Intel’s first quad-core microprocessor for desktops is projected to emerge in Q4 2006, a quarter earlier than expected originally, operate at 2.66GHz, use 1066MHz processor system bus and be positioned as Intel’s top-of-the-range offering for gamers and enthusiasts, reports HKEPC web-site, which claims that it had seen the latest roadmaps from Intel Corp.

The new processor will cost $999 in 1000-unit quantities and is likely to substitute the already announced officially 3.20GHz Core 2 Extreme chip with two processing engines. Even though the reasons behind such move are unclear, the transition of “extreme” processor to a multi-core design should emphasize the company’s plan to shift the attention of end-users to the number of cores, not clock-speed.

Given that not all applications can benefit from more than two threads processed at once, the 2.66GHz quad-core microprocessor may offer lower performance in certain applications compared to the 2.93GHz dual-core Intel Core 2 Extreme product.

Earlier it was reported that Kentsfield is a code-name for next-generation “extreme” desktop processor from Intel, will have four processing engines, in contrast to two cores sported by the Core 2 Extreme chips.

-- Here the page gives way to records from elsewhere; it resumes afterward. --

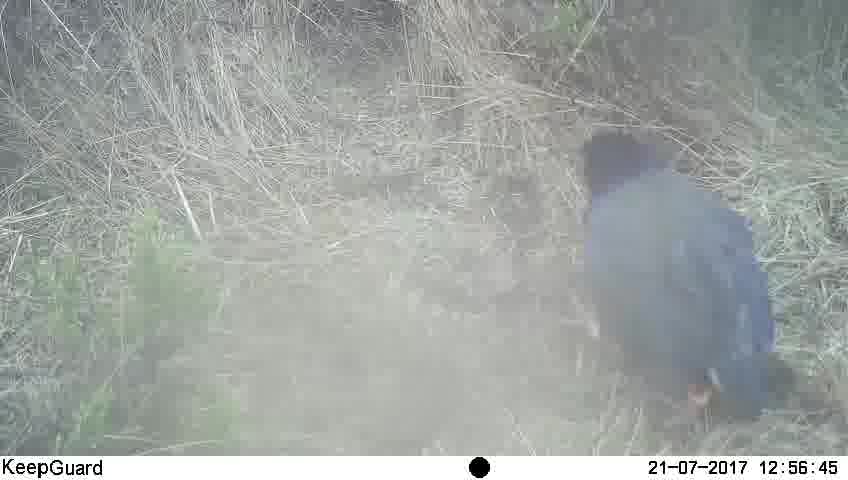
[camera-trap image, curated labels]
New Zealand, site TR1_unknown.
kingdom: Animalia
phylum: Chordata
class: Aves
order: Gruiformes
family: Rallidae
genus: Porphyrio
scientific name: Porphyrio mantelli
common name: takahe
Takahe (Porphyrio mantelli).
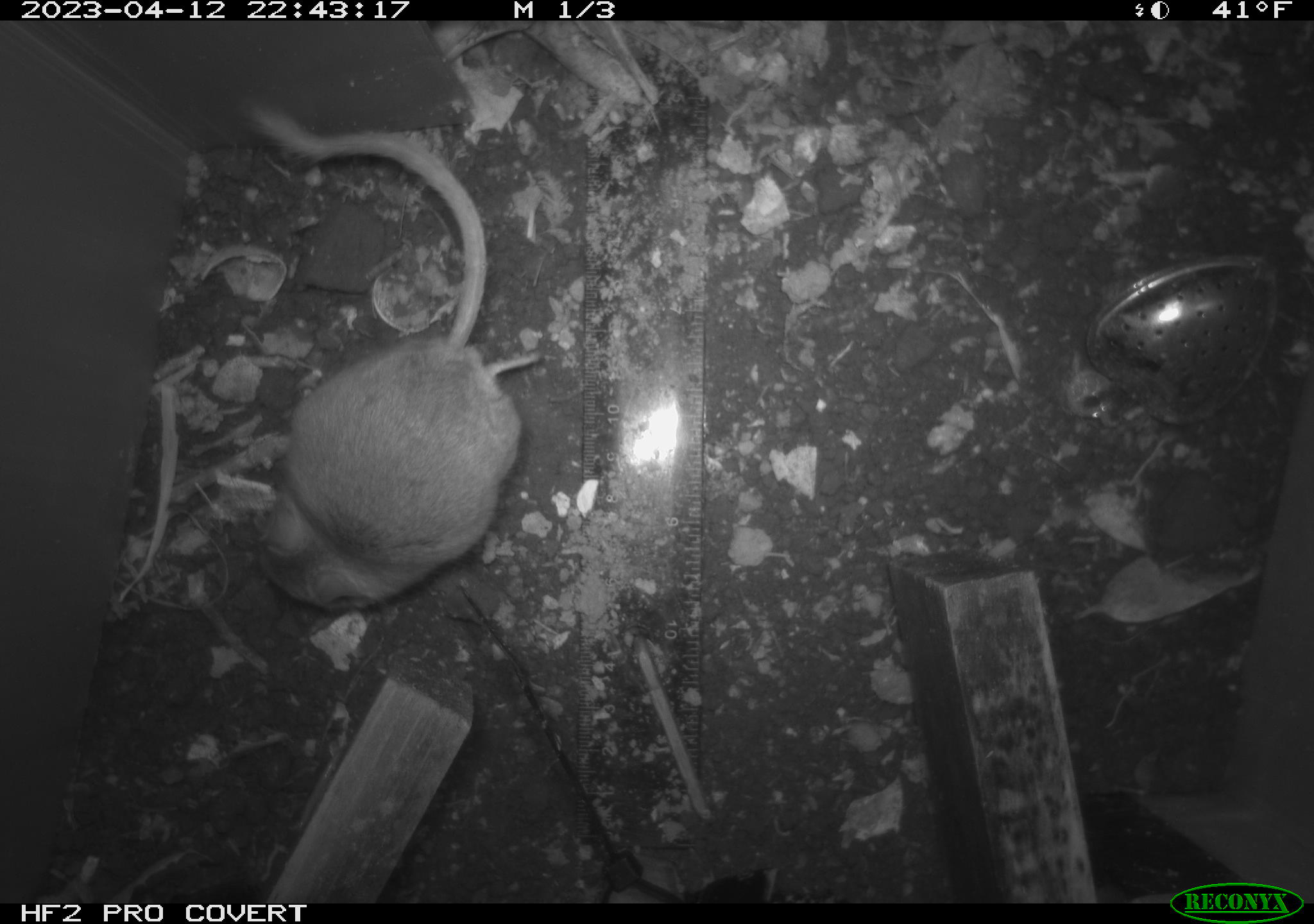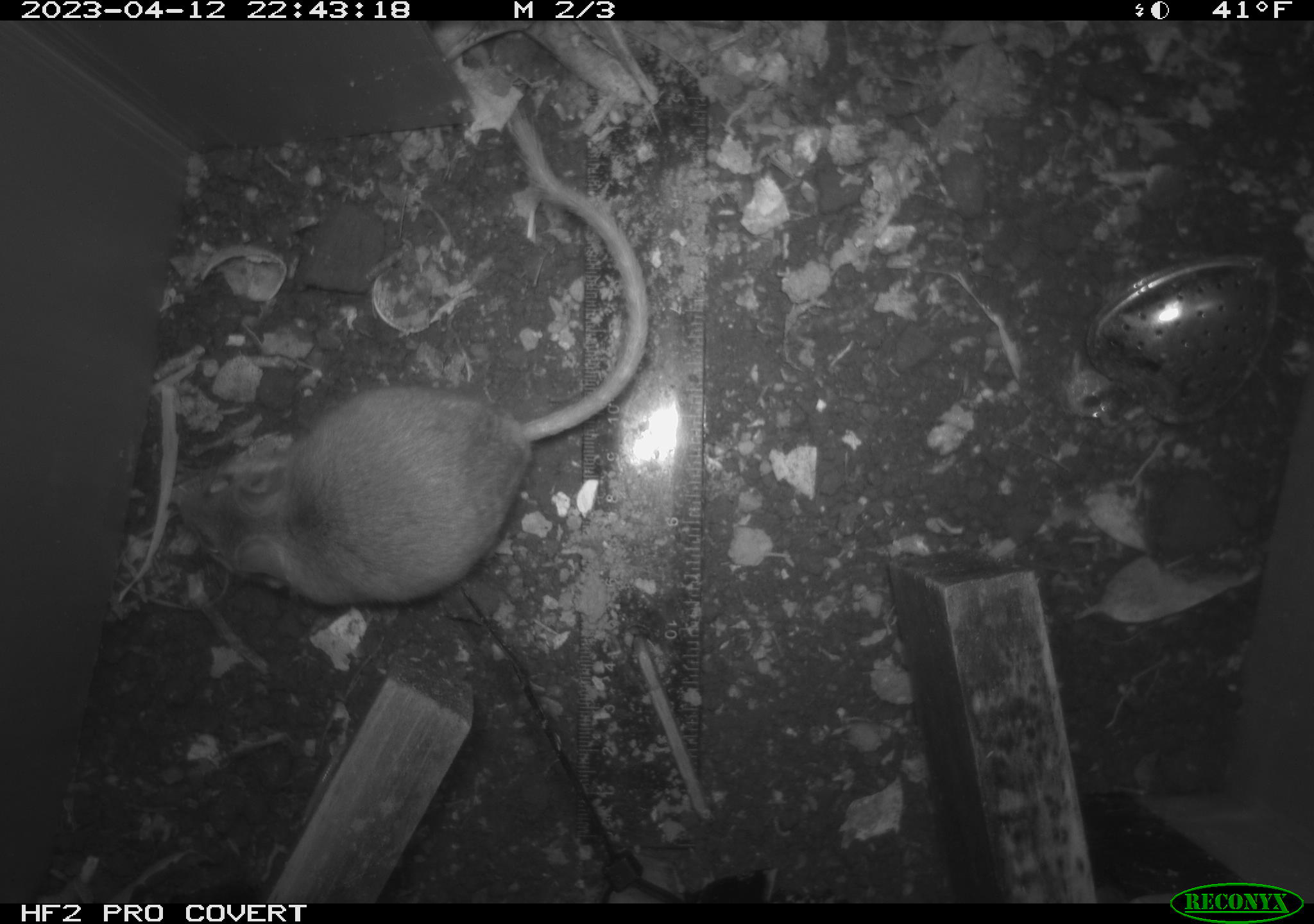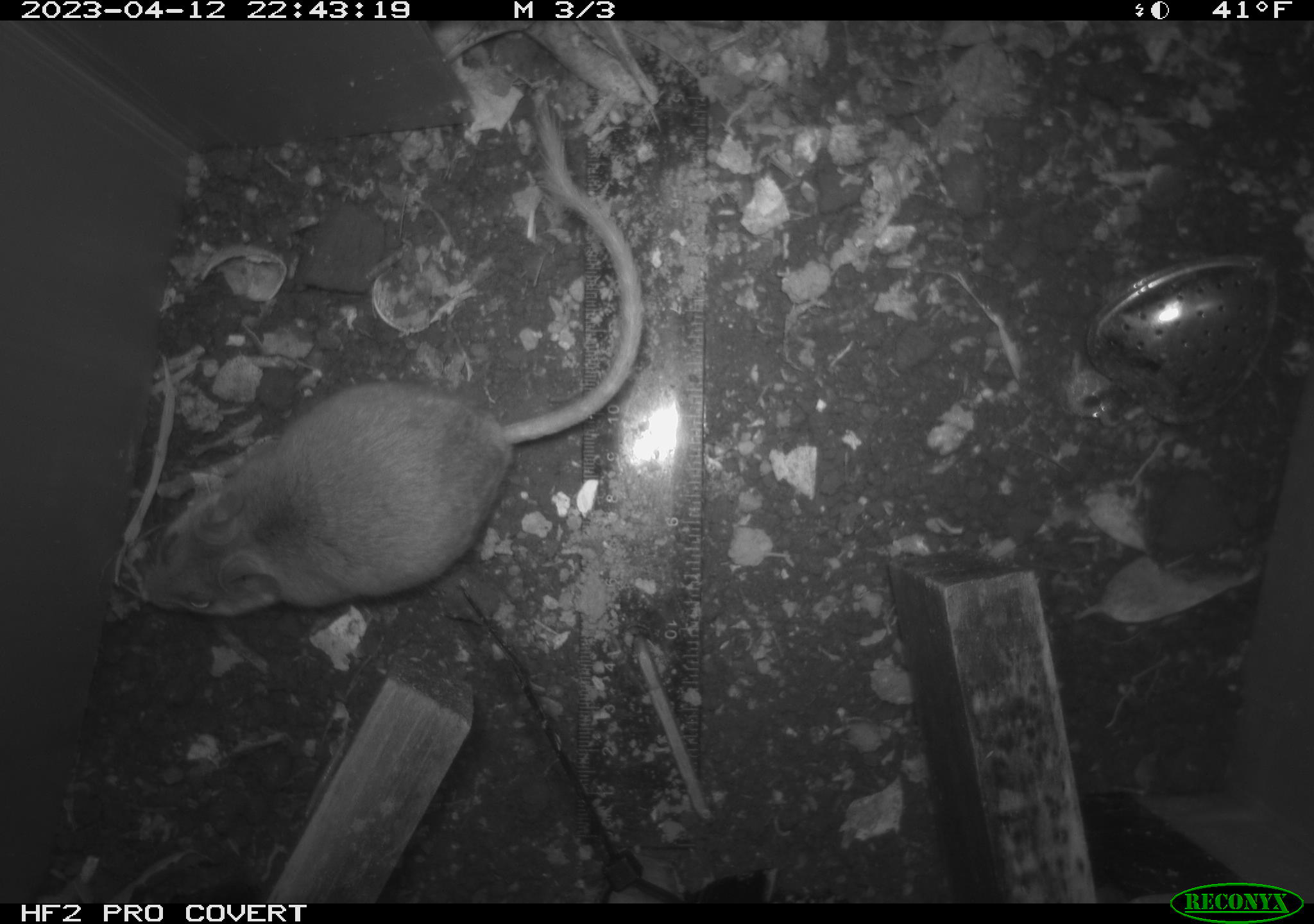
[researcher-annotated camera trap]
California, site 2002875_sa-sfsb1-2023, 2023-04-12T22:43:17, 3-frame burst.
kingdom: Animalia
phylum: Chordata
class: Mammalia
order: Rodentia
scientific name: Rodentia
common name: mouse species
Mouse species (Rodentia).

It is highly likely that Kentsfield features two Conroe chips on the same piece of substrate. Provided that every Conroe chip features two processing engines, the Kentsfield will have four cores, 4MB or 8MB level-two (L2) cache, 1066MHz processor system bus and other characteristics similar to Conroe.

Intel Kentsfield is expected to be drop-in compatible with some of the Intel 975X-based infrastructure that supports Intel Core 2 Duo and Core 2 Extreme processors.

Intel did not comment on the new-story.